The woman fondly known as Nesse, and one of 80 survivor volunteers at the museum, appeared on a day she was not normally scheduled. A Pennsylvania Learn and Serve America Grant which sponsored the students' field trip also allowed Fegan to arrange transportation for Nesse from her Silver Spring, Md. home. The two had met last fall and Fegan was anxious for her pupils to hear the account of the Lithuanian native, since she had survived German SS killing units.

A teenager's story

"I am a survivor of the Holocaust," began Nesse, 81, in the Helena Rubenstein Auditorium. "I am here for one reason only, to share memories and not to allow a holocaust to humanity ever again."

Experiencing a normal and happy childhood until she was 13, life as she knew it disappeared in June 1941, when Germans occupied her city four days after invading the USSR.

"Trouble for Jews began immediately," she said.

Mobile killing units, made up of volunteers, seized 1,000 men and boys from the Jewish population of 10,000, marched them into the forest and shot them.
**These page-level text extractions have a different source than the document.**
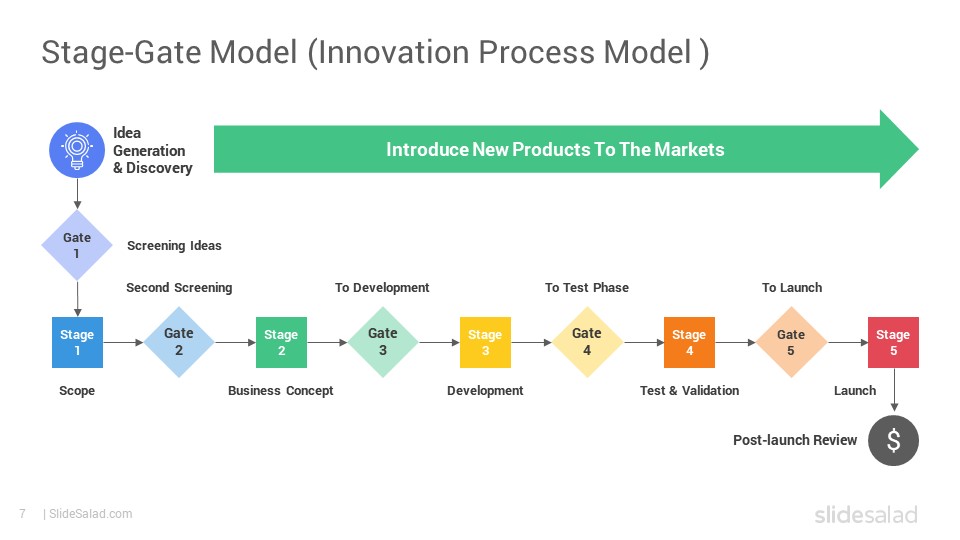 Stage-Gate Model (Innovation Process Model )

Idea Generation & Discovery

Introduce New Products To The Markets

Gate 1

Screening Ideas

Second Screening

To Development

To Test Phase

To Launch

Stage 1

Gate 2

Stage 2

Gate 3

Stage 3

Gate 4

Stage 4

Gate 5

Stage 5

Scope

Business Concept

Development

Test & Validation

Launch

Post-launch Review

$

7 | SlideSalad.com

slidesalad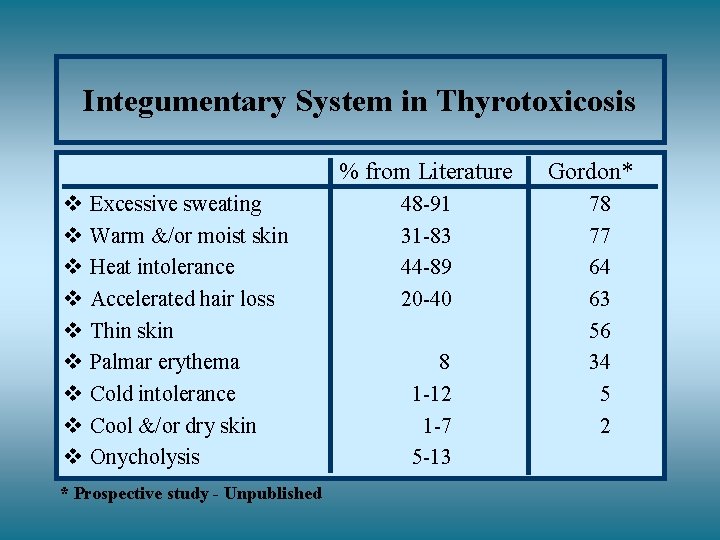 Integumentary System in Thyrotoxicosis

| | % from Literature | Gordon* |
|---|---|---|
| ❖ Excessive sweating | 48-91 | 78 |
| ❖ Warm &/or moist skin | 31-83 | 77 |
| ❖ Heat intolerance | 44-89 | 64 |
| ❖ Accelerated hair loss | 20-40 | 63 |
| ❖ Thin skin | | 56 |
| ❖ Palmar erythema | 8 | 34 |
| ❖ Cold intolerance | 1-12 | 5 |
| ❖ Cool &/or dry skin | 1-7 | 2 |
| ❖ Onycholysis | 5-13 | |

* Prospective study - Unpublished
The citizens were moved into a ghetto surrounded by barbed wire, and hunger and fear became constant companions. "Selections" occurred frequently, in which groups of men, women and children were taken away, never to be seen again. Her father, at age 47, was one of them.
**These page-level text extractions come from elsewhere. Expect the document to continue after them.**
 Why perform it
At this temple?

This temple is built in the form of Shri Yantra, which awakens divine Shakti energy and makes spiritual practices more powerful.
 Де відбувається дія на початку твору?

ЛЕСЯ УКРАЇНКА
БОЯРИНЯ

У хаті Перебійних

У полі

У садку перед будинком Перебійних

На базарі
In 1944 the Germans left Lithuania and the Jews were sent to various camps. Nesse, then 16, was separated from her mother and brothers and sent to Stutthof. All that she had left was her name, but that was taken away as she became number 54015.

During one selection process, Nesse and other females stripped and entered a shower room.
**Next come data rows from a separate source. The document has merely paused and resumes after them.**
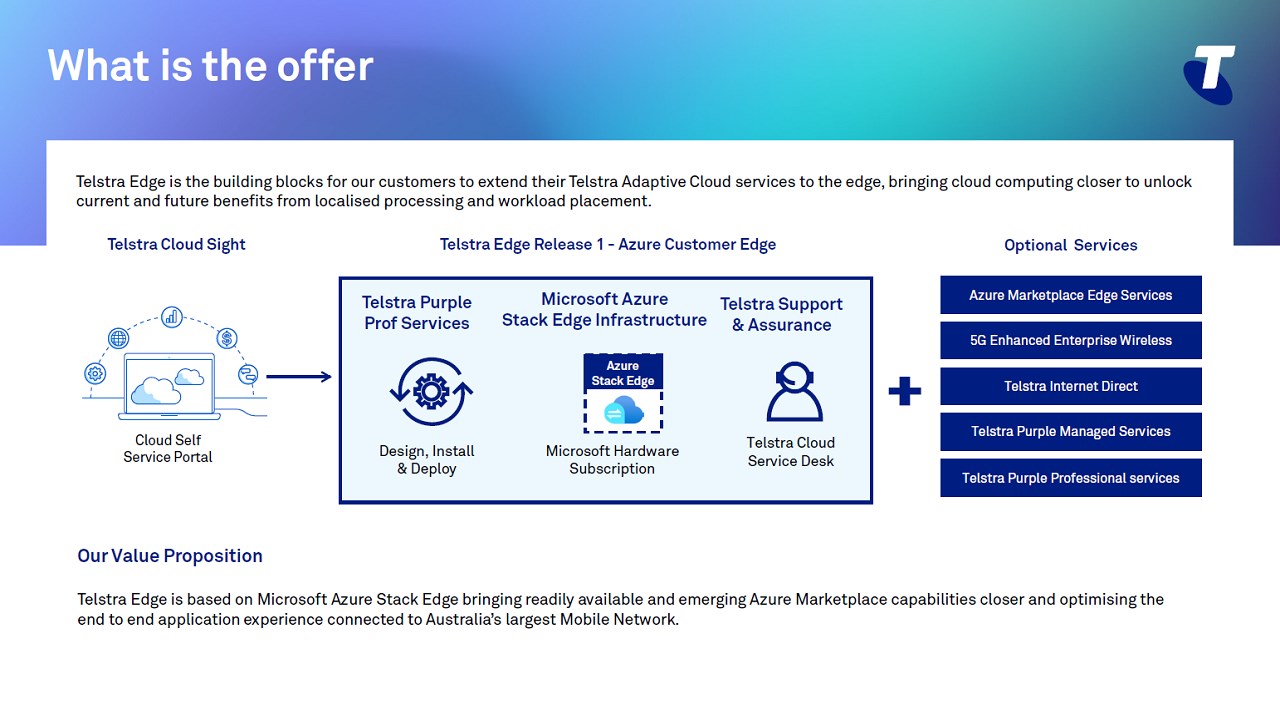 What is the offer

Telstra Edge is the building blocks for our customers to extend their Telstra Adaptive Cloud services to the edge, bringing cloud computing closer to unlock current and future benefits from localised processing and workload placement.

Telstra Cloud Sight

Cloud Self Service Portal

Telstra Edge Release 1 - Azure Customer Edge

Telstra Purple Prof Services

Design, Install & Deploy

Microsoft Azure Stack Edge Infrastructure

Azure Stack Edge

Microsoft Hardware Subscription

Telstra Support & Assurance

Telstra Cloud Service Desk

Optional Services

Azure Marketplace Edge Services

5G Enhanced Enterprise Wireless

Telstra Internet Direct

Telstra Purple Managed Services

Telstra Purple Professional services

Our Value Proposition

Telstra Edge is based on Microsoft Azure Stack Edge bringing readily available and emerging Azure Marketplace capabilities closer and optimising the end to end application experience connected to Australia's largest Mobile Network.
"We bathed and walked out the other door, not realizing how lucky we were," she said. "Even the gas chambers had the same shower sign."

Nesse also lived in four labor camps and was part of a death march through Poland and Germany. Most of the 5,000 women walking that winter died of starvation and disease.

Nesse was 17 when she was rescued. She was reunited with her mother and siblings.

"What my eyes saw I have a hard time to share," she told the Greencastle students. She credited much of her strength to the Jewish women by her side those four years. "They asked me to promise that if I survived I would not let them be forgotten."

Nesse urged the students to be kind in small ways and large, that the actions would make a difference. She herself was involved in trying to help victims of the Darfur genocide in Africa.

"Every single day we can do something to help another person," she said.

The impact

The students also toured the museum, which has been the site of 15 trips for Fegan's classes through the years. What the students saw and heard made an impression.

"Her (Nesse’s) story was amazing. She had a positive attitude," said senior Devin Schaeffer, 18. "It was really interesting to hear from someone who was there, not just from teachers."

For junior Cody Young, 17, exhibit highlights included a railroad car used to ship prisoners, and piles of shoes that once belonged to Jewish people.

"And the pictures of bodies on bodies," he added. "It was sad."

One display narrated the use of propaganda by Adolf Hitler to sway public opinion to his opinion.

"That was interesting," said junior Shelby Smith, 17. "Not many people know how the Nazis rose to power."

The lesson learned was not to let such a thing happen again, said junior Bryce Donahue, 16.

Cody Hill, 16, sophomore, concurred. "No matter what race, religion or color you are, you're still a human being."

Fegan admitted her class was not easy to teach, since human rights was such a serious topic.

"But we need to honor life and the lives that were lost. If we forget we victimize them again."